“We were thinkin’ of Theodore,” said Lucas. “You’re leavin’ him out, seems so.”
“’Tain’t ’cause I forgot him; but I give him all I cal’lated to when he quit home five year ago—money; and so I sha’n’t leave him anythin’. Wouldn’t do him no good, if I did,” he said to himself.
“Well, we should feel better if you did,” said Armida. “I don’t want he should be left out. Neither would mother if she was livin’; she’d feel bad.”
[Illustration: “’WALL, ARMIDY, WALL, LUCAS, THE DOCTOR DON’T SEEM TO THINK I SHALL TUCKER IT OUT MUCH LONGER.’”]
“I’ll settle it with your ma when I see her. Come, now, what do you say?”
There was a long silence, which Armida broke by saying, “S’posin’ him or me was to want to leave the place, I mean for good—get tired of stayin’ here to home?”
“Wall,” said her father with a chuckle, “if either of you feels like givin your share to the other, you may. I ain’t goin’ to leave my old place for either of you to sell to each other nor nobody else. I expect you to live on’t.”
“Well,” now objected Lucas; “s’posin’ one of us should git married, then how would it be?”
“Why, live along. Put in and work a leetle harder, maybe. This farm carried a pooty fair number when I was younger. If you should git too numerous you could build on either side. I guess there ain’t no gret danger,” he added.
As neither offered further objections, Mr. Huxter said: “There’s been talk enough, I s’pose. Do you agree to ’t?” He waited while each gave an audible “yes.” “Naow,” said he, “I hain’t an earthly thing to hamper me.”
The father dead, for the brother and sister no new life began. Armida still skimmed all the milk and made the butter, looked after Lucas as she had before, and Lucas attended impartially to the whole of the farm, and Armida sometimes wondered what difference it made. To be sure the profits were divided with the most rigid exactness; but everything went tranquilly on until more than a year after their father’s death, when Armida had a suspicion, confirmed by appearances, that Lucas was becoming interested in a young girl in a neighborhood a few miles away. The spirit of jealousy surely animated poor Armida, for nothing else could have prompted her action. Having ascertained the girl’s name, she caused to be conveyed to her the facts, colored for the occasion, relating to the partition of the house and land; and the young woman, having a shrewd eye to the main chance, bluntly told Lucas when next she saw him that she didn’t wish the half of a house nor the half of a farm.

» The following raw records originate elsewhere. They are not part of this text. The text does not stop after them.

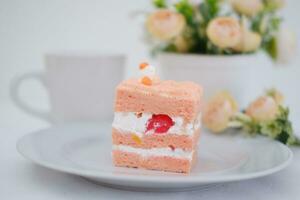 Slice of cake on white marble background. Selective focus. photo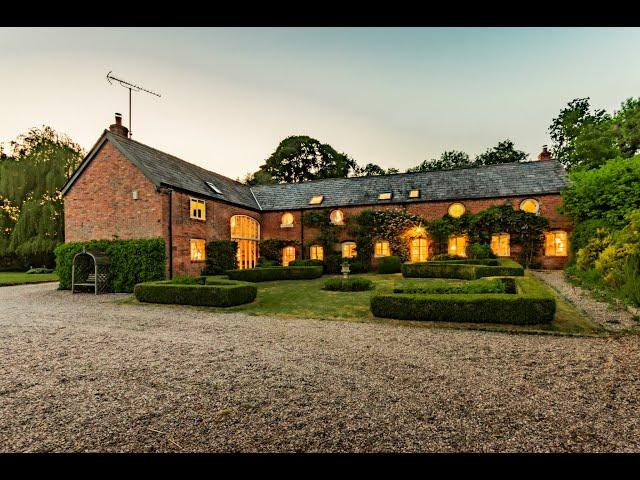 A magnificent 4,230 square feet Cheshire brick barn conversion, set in over 3 acres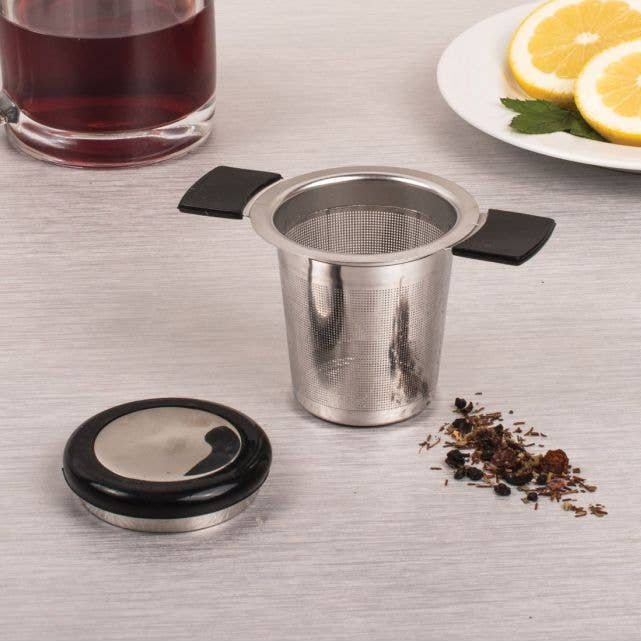 Stainless steel tea infuser on a table with tea leaves and a glass of tea.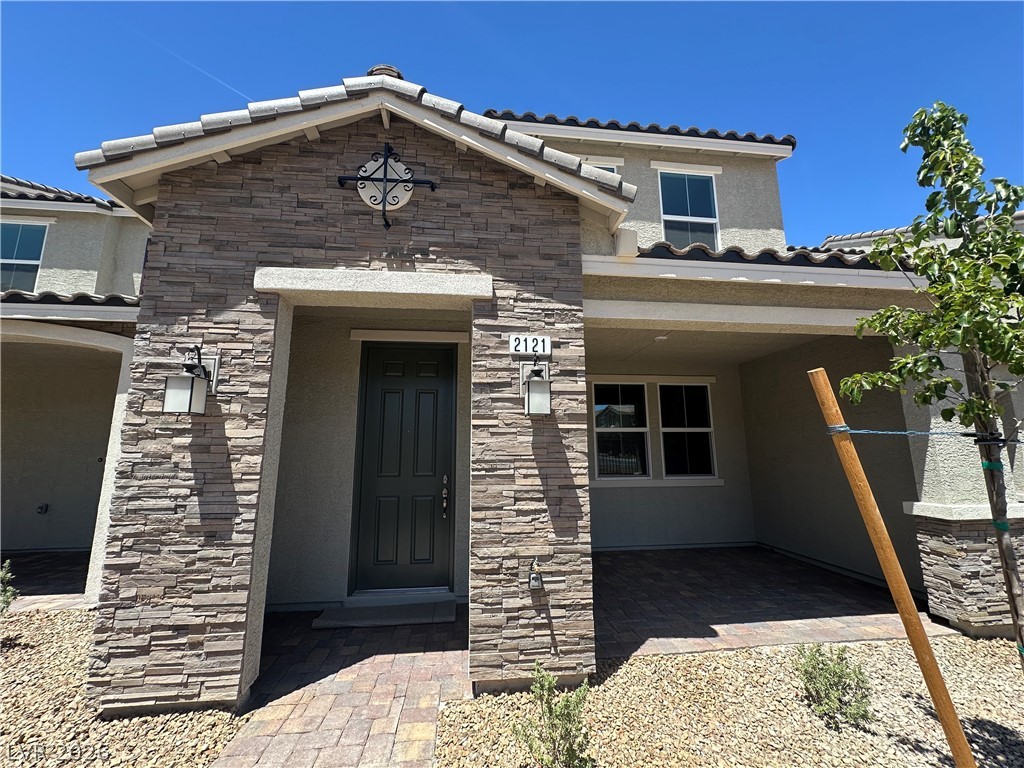 2121 Tricase Street Henderson, NV 89044 - Photo 4 of 31 Property entrance featuring stone siding, stucco siding, and a tiled roof
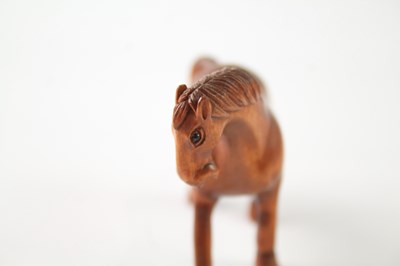Lot 1198 - AN ANTIQUE NETSUKE HORSE HAND CARVED SIGNED WOODEN GLASS EYES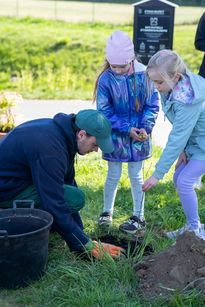 zdjęcie przedtawia dzieci sadzące drzewa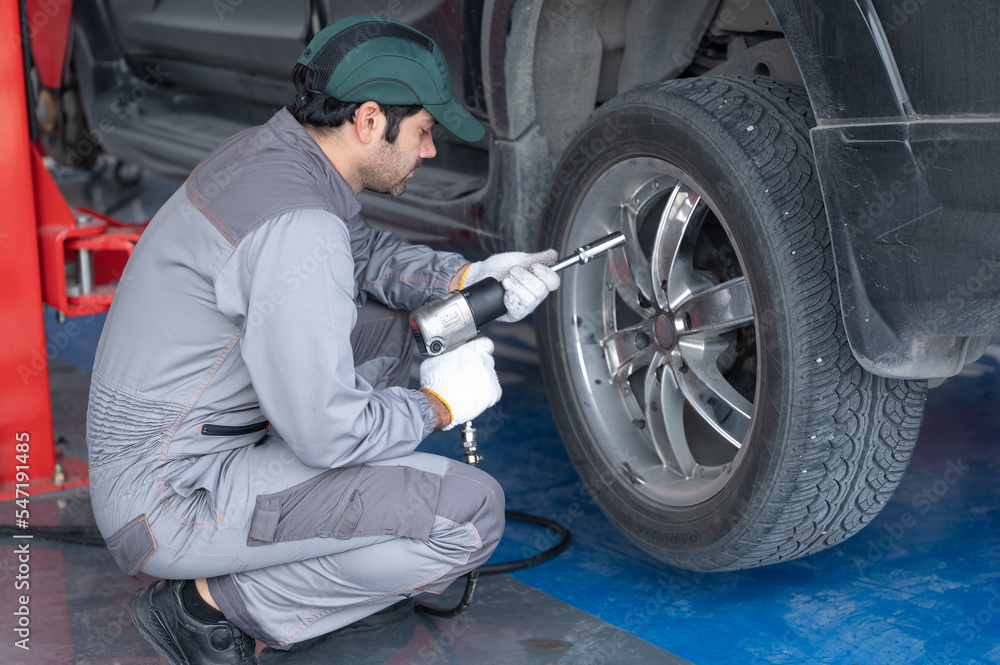 Professional mechanic providing car repair and maintenance service in auto garage. Car service business concept. Professional mechanic providing car repair and maintenance service in auto garage. Car service business concept.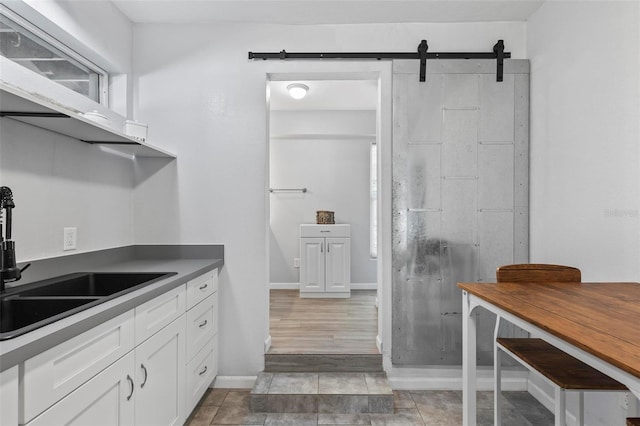 kitchen with white cabinetry, a barn door, sink, and light wood-type flooring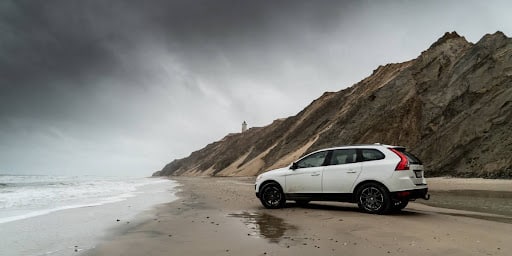 One of the safest SUVs parked in front of the beach.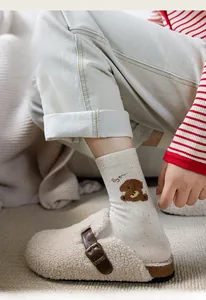 Detail of white cotton socks with colorful flecks, bear print, and cozy faux fur clogs
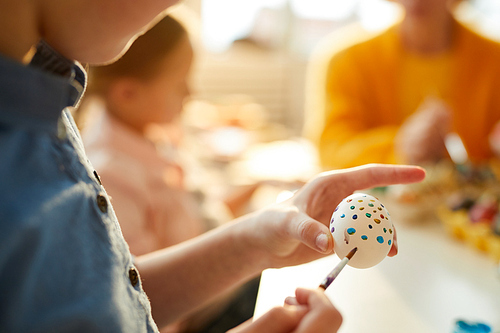 Closeup of unrecognizable child painting eggs for Easter, copy space
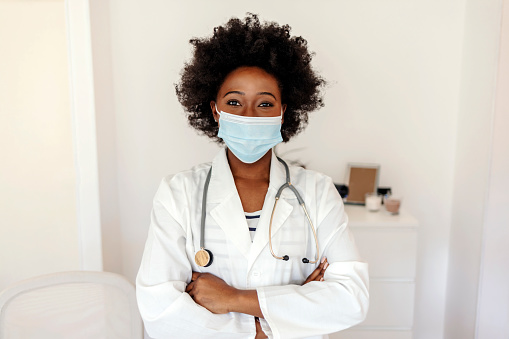 Portrait of a young doctor wearing a face mask while working in a hospital. Portrait of a young doctor working in her office. Smiling young female doctor wearing a mask.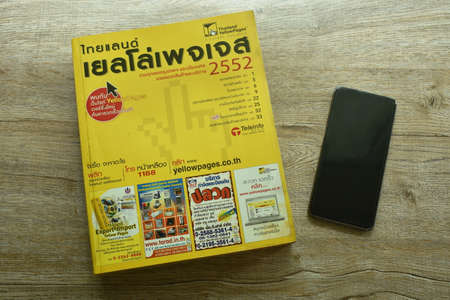 Bangkok Thailand September 19, 2021 : Thailand yellow pages book obsolete method for searching telephone number and address with smartphone on tableのeditorial素材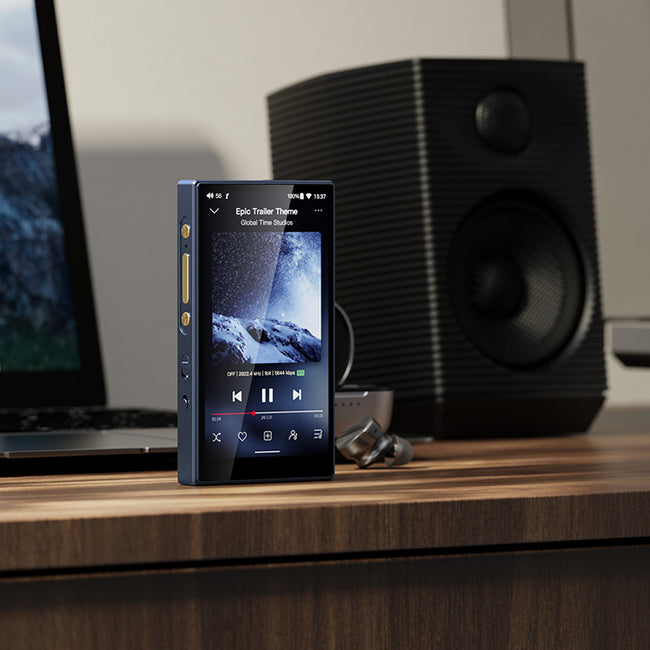 נגן אודיו דיגטלי fiio m21 dapמונח אנכית על שולחן עבודה מאחוריו מחשב לפטופ לצידו אוזניו אינאיר אלחוטיות של פיו ורמקול שולחני של פיו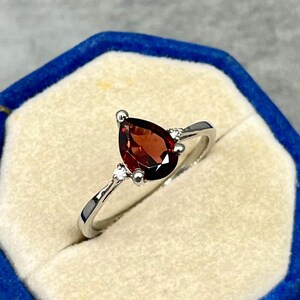 Op de afbeelding: Een zilverkleurige ring met een peervormige, dieprode granaat edelsteen als middelpunt, geflankeerd door twee kleine, heldere, rond geslepen accentstenen die aan weerszijden van de zetting in de ringband zijn geplaatst.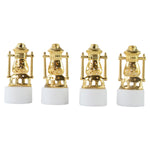 Three vintage lantern-style flameless LED tealights glowing in a dark setting.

[Illustration: THE DIVIDED HOUSE.—“ARMIDA’S SIDE OF THE HOUSE FELL MORE AND MORE INTO RUIN; WHILE LUCAS ... KEPT HIS IN EXCELLENT REPAIR, AND OCCASIONALLY RENEWED THE PAINT.”]
Lucas had thought all might go on smoothly with a wife, and had counted on her accepting the situation. Inquiring as to who had meddled in his affairs, he traced the matter back to Armida, and coming home mortified and angry, reproached her in unsparing terms, ending his recital of wrongs with: “I don’t know what you did it for, unless you was afraid your half was going to be invaded; and if you feel that way you’d better keep to your side and take care of your own property. I ain’t going to interfere.”